Documentation website

Hopefully you have found the documentation easy to write with roxygen2 and roxygen comments. If you're not convinced, here's a bonus for you: you can now use the same documentation you have already built in your package to create a nice documentation website with three lines of code. All you need to do is install Hadley Wickham's staticdocs and it will do all the work for you. The result is a cool documentation website, just like the ones you may be used to seeing for Hadley Wickham's packages.

		
# As of this writing, staticdocs is not yet on CRAN; grab the development version
devtools::install_github("hadley/staticdocs")
# Navigate to package's parent directory and build site
# (use 'examples = FALSE' if you don't want your examples to run)
setwd('location/of/your/package')
staticdocs::build_site('Rpckg', '/website/location/', examples = FALSE)
	

Update

Hadley Wickham has since developed an alternative to staticdocs, called pkgdown. It is just as easy to use and more powerful than staticdocs. Be sure to go checkout all the options it provides, but here's the minimal usage example. It is really similar to staticdocs's, but it will build the package found in the current directory by default and put the output in a docs folder (which is created if not found) in the package directory.

		
# Grab the development version from GitHub
devtools::install_github("hadley/pkgdown")
# Navigate to package's parent directory and build site
# (use 'examples = FALSE' if you don't want your examples to run)
setwd('location/of/your/package')
pkgdown::build_site()
	

That's it.
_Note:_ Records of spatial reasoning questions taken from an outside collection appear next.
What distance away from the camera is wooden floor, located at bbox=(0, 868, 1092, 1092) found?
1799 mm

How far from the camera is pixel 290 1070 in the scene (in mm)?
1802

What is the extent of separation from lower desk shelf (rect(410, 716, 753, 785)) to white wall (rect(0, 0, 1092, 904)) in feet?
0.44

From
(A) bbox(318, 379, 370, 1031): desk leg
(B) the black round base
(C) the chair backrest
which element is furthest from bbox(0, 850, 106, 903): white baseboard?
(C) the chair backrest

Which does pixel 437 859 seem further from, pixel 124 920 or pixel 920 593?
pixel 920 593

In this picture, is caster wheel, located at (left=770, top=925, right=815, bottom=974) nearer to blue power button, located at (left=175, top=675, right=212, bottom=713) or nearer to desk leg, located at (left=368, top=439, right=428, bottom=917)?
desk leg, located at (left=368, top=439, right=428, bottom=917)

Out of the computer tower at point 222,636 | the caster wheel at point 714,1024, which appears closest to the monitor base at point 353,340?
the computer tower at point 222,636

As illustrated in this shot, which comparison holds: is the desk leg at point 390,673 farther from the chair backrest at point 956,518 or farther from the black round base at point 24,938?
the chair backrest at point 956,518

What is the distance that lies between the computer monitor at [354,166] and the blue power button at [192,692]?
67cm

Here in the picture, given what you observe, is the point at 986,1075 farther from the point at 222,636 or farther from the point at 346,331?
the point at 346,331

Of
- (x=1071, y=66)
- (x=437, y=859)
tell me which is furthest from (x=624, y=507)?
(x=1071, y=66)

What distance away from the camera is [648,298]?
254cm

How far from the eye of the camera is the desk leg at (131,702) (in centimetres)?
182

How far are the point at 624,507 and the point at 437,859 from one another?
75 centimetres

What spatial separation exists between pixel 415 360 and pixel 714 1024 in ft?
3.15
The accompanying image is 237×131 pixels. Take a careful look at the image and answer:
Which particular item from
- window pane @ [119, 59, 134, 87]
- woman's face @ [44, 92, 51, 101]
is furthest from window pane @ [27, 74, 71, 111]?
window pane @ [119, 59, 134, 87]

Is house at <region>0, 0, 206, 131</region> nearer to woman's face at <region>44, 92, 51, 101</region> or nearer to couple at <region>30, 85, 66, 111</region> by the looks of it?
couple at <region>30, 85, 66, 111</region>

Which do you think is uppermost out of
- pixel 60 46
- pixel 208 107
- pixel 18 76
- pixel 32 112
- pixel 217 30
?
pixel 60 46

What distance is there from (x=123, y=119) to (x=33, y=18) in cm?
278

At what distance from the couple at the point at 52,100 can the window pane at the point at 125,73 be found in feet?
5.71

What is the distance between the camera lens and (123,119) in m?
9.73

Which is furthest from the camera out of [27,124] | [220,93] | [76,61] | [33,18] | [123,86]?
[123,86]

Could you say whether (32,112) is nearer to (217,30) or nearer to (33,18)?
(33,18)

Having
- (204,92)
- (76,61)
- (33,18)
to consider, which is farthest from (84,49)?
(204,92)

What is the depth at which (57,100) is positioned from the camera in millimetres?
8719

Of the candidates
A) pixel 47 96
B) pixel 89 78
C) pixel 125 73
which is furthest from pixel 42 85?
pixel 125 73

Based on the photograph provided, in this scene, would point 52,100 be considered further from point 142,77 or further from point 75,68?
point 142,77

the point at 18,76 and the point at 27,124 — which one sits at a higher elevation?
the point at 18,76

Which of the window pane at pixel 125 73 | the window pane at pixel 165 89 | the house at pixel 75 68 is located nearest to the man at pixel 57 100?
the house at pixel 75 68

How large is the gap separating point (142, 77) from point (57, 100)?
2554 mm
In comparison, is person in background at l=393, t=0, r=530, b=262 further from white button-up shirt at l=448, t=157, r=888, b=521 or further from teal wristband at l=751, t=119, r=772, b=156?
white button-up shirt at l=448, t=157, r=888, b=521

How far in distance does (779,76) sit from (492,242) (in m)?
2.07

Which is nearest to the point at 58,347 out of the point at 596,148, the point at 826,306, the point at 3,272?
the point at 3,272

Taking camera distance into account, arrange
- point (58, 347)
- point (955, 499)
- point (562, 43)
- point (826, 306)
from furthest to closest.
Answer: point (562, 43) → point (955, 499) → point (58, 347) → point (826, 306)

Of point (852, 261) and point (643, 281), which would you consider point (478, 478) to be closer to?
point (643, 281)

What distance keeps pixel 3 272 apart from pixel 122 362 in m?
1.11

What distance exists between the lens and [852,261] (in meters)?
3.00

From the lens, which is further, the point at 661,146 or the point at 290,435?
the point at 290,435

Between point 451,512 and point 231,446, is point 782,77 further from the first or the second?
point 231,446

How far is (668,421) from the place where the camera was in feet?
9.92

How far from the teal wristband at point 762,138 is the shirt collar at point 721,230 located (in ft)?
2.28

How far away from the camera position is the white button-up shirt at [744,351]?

You have now created a fully functional R package and a slick documentation website to go with it. There's a few other quick informal guides to writing your own R package, just like this one, out there. Two cool blog posts I found really interesting are Hilary Parkers' Writing an R package from scratch and Andrew Brooks' DIY building an R package. I encourage you to check them out.

On a final note, RStudio, the de facto R IDE, includes great functionality for package development. You may want to check that out, as a great alternative to this more manual approach.